• EXERCISE DESCRIPTION
Reproduce verbatim the material below, everything from the line containing "How far from the camera can" down to the line containing "is furthest from the camera?", both lines included.

• TASK DATA
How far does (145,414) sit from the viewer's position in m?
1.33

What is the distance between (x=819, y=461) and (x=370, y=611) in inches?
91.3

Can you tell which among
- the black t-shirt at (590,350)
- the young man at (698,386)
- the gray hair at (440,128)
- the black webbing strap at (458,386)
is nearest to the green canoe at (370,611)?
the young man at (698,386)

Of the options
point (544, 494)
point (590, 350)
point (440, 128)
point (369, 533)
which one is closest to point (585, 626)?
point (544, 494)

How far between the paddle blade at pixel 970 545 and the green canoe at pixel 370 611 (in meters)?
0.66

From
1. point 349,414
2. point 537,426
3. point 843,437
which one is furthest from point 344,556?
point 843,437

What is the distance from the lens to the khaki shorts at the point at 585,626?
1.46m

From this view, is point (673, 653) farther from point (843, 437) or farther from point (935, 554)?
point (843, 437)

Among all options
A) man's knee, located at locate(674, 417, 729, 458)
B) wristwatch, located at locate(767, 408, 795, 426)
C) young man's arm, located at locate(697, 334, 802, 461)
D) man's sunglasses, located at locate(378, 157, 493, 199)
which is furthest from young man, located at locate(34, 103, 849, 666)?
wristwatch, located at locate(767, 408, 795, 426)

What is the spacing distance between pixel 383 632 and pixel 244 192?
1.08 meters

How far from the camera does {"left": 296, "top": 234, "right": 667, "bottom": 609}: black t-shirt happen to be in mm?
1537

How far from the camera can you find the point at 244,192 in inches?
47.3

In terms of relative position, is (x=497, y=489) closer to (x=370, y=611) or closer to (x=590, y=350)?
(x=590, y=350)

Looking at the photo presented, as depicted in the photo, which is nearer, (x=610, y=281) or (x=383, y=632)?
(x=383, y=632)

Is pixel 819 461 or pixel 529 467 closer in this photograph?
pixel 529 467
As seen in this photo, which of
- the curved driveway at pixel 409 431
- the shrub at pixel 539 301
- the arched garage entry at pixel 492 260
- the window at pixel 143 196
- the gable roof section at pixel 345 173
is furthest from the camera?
---
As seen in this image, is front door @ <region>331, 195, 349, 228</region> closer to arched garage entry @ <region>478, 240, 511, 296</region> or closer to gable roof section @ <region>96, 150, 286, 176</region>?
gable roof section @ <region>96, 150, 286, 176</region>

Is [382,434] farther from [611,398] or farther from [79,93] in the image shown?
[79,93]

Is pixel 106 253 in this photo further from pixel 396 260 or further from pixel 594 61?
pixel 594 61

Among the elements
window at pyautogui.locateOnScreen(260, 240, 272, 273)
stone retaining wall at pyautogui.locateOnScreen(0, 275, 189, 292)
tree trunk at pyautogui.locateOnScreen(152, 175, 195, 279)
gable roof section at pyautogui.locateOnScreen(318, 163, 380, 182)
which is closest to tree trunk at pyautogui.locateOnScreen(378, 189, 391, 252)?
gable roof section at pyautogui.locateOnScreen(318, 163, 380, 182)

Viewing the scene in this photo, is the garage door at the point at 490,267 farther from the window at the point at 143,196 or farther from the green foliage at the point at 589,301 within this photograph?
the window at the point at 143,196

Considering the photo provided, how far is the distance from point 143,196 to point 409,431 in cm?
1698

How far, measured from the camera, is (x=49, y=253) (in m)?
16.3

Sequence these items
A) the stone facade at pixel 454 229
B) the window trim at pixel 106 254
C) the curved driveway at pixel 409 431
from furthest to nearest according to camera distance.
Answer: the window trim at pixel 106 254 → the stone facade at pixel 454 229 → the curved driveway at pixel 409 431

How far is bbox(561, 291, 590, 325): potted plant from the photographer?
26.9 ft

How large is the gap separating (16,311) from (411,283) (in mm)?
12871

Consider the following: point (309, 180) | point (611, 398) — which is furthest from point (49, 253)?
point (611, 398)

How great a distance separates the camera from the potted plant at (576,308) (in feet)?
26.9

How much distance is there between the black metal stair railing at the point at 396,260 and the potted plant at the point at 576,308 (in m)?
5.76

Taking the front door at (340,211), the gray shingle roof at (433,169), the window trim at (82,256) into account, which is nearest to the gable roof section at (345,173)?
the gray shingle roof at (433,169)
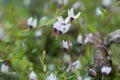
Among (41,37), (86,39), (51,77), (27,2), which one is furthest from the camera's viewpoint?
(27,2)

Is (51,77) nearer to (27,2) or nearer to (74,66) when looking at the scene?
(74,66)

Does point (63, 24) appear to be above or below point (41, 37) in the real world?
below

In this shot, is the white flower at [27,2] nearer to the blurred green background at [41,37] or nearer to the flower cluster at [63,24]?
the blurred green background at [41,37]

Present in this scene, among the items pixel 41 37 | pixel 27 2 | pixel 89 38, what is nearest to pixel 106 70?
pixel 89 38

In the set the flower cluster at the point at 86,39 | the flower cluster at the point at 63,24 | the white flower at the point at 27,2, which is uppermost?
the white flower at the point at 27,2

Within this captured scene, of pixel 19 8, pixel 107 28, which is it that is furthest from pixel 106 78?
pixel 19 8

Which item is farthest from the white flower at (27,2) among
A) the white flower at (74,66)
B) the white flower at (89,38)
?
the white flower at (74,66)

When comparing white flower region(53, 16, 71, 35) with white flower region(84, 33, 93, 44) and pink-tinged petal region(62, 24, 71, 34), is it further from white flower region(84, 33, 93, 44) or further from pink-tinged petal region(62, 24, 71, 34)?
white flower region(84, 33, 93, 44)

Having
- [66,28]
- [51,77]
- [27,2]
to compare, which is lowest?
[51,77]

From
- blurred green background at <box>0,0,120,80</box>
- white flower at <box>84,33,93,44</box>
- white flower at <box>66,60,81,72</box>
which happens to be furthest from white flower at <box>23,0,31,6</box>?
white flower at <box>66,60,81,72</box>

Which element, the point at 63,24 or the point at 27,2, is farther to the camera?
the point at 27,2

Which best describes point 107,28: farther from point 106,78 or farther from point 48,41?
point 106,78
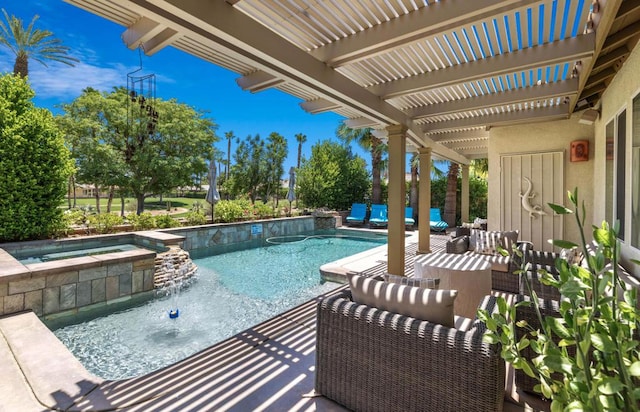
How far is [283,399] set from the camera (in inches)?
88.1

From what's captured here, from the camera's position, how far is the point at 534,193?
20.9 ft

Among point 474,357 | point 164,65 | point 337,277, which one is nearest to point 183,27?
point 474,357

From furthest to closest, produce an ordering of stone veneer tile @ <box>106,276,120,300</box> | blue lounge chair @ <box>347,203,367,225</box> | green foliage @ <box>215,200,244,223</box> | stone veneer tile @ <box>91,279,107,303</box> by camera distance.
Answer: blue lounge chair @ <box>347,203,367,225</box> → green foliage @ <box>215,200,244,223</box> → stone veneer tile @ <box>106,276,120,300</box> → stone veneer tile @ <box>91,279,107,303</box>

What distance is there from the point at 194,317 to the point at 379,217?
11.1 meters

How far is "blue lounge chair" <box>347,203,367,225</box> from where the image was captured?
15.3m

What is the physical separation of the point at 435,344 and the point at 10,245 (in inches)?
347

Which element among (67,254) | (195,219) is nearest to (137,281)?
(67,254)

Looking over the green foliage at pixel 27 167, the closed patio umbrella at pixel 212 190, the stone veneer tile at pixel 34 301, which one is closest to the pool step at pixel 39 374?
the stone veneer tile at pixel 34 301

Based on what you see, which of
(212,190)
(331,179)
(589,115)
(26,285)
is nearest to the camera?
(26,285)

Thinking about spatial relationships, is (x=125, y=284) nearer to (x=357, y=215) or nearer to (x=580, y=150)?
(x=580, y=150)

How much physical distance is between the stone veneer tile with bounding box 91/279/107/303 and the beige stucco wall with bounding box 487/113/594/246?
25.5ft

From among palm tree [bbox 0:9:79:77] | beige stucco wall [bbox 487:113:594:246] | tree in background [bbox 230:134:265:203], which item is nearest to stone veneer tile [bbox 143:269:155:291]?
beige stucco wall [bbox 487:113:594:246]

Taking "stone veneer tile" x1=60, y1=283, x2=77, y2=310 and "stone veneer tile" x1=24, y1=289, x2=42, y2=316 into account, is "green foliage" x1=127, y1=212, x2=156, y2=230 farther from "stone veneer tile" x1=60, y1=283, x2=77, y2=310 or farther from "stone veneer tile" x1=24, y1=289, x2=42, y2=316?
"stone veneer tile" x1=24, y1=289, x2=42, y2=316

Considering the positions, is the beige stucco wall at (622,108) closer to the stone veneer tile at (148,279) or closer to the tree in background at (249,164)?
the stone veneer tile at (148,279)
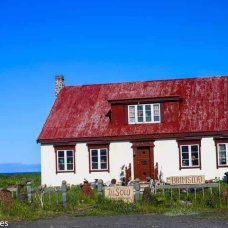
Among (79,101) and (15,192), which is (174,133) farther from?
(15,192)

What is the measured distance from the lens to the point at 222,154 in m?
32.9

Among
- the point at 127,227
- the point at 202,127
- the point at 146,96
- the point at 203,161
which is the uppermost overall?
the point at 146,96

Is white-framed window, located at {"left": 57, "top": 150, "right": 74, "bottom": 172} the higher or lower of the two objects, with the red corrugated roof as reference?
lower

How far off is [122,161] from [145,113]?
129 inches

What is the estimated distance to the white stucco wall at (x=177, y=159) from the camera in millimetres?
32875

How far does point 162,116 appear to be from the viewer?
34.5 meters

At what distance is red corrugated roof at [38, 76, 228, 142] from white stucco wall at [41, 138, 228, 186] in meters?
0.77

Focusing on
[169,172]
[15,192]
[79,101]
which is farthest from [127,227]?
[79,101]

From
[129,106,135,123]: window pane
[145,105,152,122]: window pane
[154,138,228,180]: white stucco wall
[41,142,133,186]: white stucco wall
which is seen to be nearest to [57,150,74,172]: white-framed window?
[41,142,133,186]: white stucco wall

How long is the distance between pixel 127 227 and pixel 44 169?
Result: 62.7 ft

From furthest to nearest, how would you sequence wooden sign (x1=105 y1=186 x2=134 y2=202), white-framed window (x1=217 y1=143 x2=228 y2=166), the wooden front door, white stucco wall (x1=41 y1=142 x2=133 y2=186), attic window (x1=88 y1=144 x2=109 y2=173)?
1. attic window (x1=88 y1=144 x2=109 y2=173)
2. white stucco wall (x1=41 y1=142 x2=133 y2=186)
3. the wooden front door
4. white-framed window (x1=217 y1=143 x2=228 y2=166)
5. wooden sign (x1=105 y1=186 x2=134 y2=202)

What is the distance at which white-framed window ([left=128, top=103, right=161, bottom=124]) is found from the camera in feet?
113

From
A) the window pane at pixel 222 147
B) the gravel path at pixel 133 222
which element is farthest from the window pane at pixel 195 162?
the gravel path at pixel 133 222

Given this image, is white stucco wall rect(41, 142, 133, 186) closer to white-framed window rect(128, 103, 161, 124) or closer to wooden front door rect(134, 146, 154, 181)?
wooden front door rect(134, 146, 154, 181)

• EXPECTED OUTPUT
How far from the camera can you find the point at 244,192 in inches?
47.3

In terms of relative position, is (x=497, y=489) closer to (x=370, y=611) or closer to (x=590, y=350)?
(x=590, y=350)

Looking at the photo presented, as depicted in the photo, which is nearer, (x=610, y=281) or (x=383, y=632)?
(x=383, y=632)

Is pixel 819 461 or pixel 529 467 closer in this photograph?
pixel 529 467
As seen in this photo, which of
- the curved driveway at pixel 409 431
- the shrub at pixel 539 301
- the arched garage entry at pixel 492 260
- the window at pixel 143 196
- the gable roof section at pixel 345 173
is furthest from the camera?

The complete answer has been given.